Progress towards gender equality in Australia is slow and significant gaps remain as women cannot participate in the labour market on an even footing with men. The pandemic increased pre-existing inequalities and widened gender gaps in earnings, savings, and participation in the workforce. Across the globe, businesses and governments are now encouraged to 'build back better' and address gender inequality for a fairer and more resilient post-COVID economy.
The University of Sydney’s GEWL Research Initiative offers unique, research-led insights, developed using new workplace data to deliver effective gender equality measures.
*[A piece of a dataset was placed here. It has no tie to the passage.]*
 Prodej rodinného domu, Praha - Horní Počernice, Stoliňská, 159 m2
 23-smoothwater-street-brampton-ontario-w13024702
This initiative will bring together world-leading research capability with practical, evidence-based analysis working across three themes:
- Designing gender equality into the future of work
- Addressing gender disparities to build equal, sustainable career opportunities
- Building alignment in work and care regimes that work for women, men and workplaces
The Director of the initiative, Rae Cooper AO, Professor of Gender, Work and Employment Relations at the University of Sydney Business School said:
A gender-blind approach to the future of work by organisations, governments and unions will put a brake on Australia’s economic growth and prosperity. It will compromise the efficiency of our labour markets, constrain productivity, and limit well-being while increasing economic insecurity, and reducing labour force participation for women.
“Our approach is rigorous, practical, inclusive and targeted. This new initiative offers research-led insights using the latest workplace data to support employers, employees, unions, households, the Australian economy and society to be more inclusive, resilient and prosperous.”
Through partnerships with business and government the GEWL Initiative aims to aid gender equality in working life through research that provides insight into working lives across all industries, sectors and employment levels while identifying drivers and obstacles, and offering independent, research-based solutions.
“The GEWL Research Team offers a focal point for collaboration between leading scholars, business practitioners and policymakers to explore, understand and respond to factors affecting women, men, work, employment, family, and community,” said Associate Professor Elizabeth Hill.
“Recent public and political debates about the future of work, family leave, industrial relations, access to childcare, declining birth rates and low levels of female representation on company boards, highlight the need for quality research in this field.
“We engage closely with debates about trends impacting the workforce and bridge the gap between academia and policy.”
Removing the barriers and disincentives to women's full workforce participation could add up to $25 billion per annum to the Australian economy. It will boost productivity, drive inclusive workplaces and reduce social inequalities. Action to address the pervasive drivers of workplace gender inequality is urgently required to build back better and fairer from the COVID pandemic.